Reid’s top 10 holdings account for 38.1 per cent of his assets, however, as insurance names such as Direct Line Insurance, Friends Life, Phoenix Group and Aviva – which were hit hard by the chancellor’s pension changes – feature on that list, his top 10 positions actually generate 61.1 per cent of his total yield.

Majedie UK Income’s top 10 holdings in terms of assets and income

 

Source: FE Analytics 

For example, Friends Life makes up 4.3 per cent of his assets but it produces 11.5 per cent of his fund’s income. The reason for that is because the stock’s dividend yield is 8.5 per cent – and the reason that is so high is largely because the dividend cover is just 1.2 times.


Phoenix Group is another stock with a high dividend yield (7.3 per cent) but dividend cover of below 1.3 times, according to data from Hargreaves Lansdown.

There are other more esoteric funds to feature in those 17.9 per cent of IA UK Equity Income funds that don’t hold BP, Shell, Glaxo and Vodafone and a good example is Elite Charteris Premium Income – which has historically had a high weighting to natural resources stocks as its manager, Ian Williams, also runs the WAY Charteris Gold & Precious Metals fund.
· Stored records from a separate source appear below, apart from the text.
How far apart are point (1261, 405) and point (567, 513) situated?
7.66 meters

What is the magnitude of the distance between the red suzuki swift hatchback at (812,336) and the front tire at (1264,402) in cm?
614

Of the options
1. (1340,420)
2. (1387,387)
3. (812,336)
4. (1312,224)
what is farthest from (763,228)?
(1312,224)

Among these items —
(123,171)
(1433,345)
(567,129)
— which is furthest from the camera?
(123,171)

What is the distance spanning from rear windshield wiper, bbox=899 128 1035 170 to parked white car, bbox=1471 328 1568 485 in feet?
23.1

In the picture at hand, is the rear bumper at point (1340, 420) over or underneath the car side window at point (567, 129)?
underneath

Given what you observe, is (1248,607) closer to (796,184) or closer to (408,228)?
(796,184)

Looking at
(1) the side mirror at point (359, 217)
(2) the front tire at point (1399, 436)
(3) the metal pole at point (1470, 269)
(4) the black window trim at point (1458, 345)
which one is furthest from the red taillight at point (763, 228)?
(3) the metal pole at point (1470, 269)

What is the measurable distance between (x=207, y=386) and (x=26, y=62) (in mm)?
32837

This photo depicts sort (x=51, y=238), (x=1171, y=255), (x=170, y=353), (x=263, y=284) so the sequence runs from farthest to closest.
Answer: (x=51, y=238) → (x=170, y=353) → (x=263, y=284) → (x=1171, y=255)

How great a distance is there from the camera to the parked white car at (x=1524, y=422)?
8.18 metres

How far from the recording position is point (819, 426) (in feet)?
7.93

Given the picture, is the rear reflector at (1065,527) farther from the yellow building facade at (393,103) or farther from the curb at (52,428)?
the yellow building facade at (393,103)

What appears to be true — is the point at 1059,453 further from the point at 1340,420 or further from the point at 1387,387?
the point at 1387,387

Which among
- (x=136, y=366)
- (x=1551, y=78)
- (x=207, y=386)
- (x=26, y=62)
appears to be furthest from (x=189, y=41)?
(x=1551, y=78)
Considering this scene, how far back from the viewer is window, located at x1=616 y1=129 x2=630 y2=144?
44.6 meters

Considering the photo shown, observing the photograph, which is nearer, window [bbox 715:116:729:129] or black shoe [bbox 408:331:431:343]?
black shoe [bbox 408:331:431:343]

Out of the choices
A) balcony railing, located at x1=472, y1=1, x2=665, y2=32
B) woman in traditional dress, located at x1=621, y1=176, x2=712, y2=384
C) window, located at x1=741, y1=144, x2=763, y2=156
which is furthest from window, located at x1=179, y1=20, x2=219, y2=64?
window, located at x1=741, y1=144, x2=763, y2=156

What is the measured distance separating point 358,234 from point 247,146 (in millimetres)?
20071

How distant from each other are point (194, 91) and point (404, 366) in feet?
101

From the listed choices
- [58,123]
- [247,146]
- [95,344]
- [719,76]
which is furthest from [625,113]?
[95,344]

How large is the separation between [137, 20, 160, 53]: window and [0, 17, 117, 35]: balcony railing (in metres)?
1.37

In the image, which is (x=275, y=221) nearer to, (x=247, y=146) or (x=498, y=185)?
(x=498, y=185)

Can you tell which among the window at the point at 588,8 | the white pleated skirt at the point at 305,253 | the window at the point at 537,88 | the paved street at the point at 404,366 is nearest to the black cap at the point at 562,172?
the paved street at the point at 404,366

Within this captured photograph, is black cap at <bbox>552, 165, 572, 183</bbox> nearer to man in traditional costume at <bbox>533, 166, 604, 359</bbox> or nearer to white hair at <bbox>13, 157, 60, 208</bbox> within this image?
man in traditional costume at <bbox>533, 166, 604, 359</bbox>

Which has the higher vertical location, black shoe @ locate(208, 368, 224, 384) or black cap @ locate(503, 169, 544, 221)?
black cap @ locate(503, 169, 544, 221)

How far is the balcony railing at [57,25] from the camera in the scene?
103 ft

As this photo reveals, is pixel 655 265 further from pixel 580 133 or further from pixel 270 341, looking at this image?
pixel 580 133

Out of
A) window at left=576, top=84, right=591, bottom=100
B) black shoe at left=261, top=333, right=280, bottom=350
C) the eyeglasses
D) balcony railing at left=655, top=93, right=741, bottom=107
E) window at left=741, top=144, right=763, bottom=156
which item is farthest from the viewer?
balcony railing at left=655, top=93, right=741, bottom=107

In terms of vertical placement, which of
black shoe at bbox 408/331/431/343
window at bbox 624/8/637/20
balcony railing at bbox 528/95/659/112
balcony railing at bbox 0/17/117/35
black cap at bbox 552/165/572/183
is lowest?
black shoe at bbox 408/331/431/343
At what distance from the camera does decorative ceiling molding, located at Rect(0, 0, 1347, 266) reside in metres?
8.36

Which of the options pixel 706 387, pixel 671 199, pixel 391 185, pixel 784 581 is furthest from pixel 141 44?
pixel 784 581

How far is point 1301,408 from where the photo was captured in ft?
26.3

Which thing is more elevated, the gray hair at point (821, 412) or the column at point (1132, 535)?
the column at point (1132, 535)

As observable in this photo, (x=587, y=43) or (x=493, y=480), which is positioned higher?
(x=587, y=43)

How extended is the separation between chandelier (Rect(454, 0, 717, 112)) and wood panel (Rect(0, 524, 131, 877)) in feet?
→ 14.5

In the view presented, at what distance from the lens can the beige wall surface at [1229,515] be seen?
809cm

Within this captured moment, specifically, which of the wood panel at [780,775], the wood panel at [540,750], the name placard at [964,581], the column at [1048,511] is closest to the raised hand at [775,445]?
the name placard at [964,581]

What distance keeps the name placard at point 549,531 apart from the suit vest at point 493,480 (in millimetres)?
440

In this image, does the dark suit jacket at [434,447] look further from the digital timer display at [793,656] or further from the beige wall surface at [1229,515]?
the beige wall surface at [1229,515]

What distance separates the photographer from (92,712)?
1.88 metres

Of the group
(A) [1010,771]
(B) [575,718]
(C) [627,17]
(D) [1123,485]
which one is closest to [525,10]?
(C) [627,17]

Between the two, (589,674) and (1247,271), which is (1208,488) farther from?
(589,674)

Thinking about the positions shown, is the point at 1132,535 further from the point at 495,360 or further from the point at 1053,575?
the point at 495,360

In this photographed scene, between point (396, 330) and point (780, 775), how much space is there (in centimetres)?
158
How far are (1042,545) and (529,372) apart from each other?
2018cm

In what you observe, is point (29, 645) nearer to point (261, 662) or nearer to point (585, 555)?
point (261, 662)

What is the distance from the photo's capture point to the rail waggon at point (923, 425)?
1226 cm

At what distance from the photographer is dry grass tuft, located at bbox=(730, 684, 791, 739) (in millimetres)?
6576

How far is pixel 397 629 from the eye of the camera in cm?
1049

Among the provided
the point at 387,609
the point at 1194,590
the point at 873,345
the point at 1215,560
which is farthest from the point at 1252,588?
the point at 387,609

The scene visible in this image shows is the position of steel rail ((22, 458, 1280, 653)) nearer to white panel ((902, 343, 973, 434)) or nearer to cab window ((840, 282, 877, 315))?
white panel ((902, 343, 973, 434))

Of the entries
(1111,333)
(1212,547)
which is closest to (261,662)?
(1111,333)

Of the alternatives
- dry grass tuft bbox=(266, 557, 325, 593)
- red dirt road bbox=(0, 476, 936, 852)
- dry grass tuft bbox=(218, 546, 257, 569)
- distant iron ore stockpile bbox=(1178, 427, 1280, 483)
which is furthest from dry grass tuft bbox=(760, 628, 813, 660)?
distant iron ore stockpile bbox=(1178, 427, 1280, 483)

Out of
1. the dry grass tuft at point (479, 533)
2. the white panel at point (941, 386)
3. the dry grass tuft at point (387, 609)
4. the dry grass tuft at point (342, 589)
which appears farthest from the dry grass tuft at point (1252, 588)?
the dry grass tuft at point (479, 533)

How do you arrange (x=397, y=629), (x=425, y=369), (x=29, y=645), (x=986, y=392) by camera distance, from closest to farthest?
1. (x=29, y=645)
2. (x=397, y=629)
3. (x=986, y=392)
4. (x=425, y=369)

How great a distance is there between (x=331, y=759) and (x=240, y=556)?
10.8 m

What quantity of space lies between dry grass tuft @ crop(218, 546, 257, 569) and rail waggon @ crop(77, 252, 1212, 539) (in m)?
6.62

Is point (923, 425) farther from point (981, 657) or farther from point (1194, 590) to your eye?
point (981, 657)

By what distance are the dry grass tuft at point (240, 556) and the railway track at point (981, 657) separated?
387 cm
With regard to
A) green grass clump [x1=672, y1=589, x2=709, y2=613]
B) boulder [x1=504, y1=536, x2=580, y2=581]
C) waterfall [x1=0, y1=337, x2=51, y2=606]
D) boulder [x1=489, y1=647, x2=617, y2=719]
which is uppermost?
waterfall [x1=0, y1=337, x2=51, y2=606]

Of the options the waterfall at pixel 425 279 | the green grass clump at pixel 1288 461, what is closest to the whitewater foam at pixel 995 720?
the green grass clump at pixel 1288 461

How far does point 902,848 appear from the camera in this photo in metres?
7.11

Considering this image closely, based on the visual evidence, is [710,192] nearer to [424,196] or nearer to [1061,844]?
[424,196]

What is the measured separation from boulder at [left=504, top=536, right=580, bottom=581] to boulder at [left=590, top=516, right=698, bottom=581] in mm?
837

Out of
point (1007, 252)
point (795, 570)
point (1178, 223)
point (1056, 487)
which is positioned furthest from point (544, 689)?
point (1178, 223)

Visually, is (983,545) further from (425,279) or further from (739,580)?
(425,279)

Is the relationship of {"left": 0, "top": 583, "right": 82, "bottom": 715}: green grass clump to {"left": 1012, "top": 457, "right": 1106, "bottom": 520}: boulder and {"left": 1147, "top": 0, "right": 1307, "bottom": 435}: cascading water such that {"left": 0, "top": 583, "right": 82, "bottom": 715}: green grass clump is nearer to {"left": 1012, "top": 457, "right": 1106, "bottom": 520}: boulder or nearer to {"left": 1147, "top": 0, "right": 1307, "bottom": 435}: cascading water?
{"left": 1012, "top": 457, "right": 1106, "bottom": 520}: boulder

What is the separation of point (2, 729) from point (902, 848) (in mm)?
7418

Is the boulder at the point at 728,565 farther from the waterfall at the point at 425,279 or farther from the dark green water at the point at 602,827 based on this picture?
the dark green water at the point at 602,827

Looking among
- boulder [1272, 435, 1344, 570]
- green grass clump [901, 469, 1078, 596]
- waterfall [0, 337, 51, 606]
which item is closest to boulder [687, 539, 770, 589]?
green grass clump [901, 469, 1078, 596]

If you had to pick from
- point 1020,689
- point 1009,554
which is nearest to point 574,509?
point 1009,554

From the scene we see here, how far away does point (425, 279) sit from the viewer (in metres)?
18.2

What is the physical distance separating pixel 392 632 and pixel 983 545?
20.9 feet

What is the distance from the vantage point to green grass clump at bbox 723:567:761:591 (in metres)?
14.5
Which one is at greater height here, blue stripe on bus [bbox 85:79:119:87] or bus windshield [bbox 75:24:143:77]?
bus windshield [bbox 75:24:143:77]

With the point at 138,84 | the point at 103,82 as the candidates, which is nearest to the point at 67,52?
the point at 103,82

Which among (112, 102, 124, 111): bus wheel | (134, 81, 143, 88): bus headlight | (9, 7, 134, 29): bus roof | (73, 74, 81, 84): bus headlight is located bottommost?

While the fund avoids some of the sector’s most popular stocks, 21.45 per cent of its total income is generated by three mining stocks – Rio Tinto, BHP Billiton and Antofagasta.

Elite Charteris Premium Income, as a result of that positioning and other factors, is also the worst performing portfolio in the sector over one, three and five years.

Another interesting fund to feature on the list, however, is Craig Rippe’s £120m CF Canlife UK Equity Income fund as while it doesn’t hold the four stocks mentioned in its top 10, it is a large-cap portfolio.

The fund, which yields 3.8 per cent, counts the likes of BT Group, Imperial Tobacco, HSBC, Prudential and British American Tobacco as top 10 holdings. Nevertheless, its full portfolio isn’t published so it could well be the case the fund has BP, Shell, Glaxo and Vodafone as smaller holdings.

It has also underperformed the FTSE All Share and the sector over three, five and 10 years, however.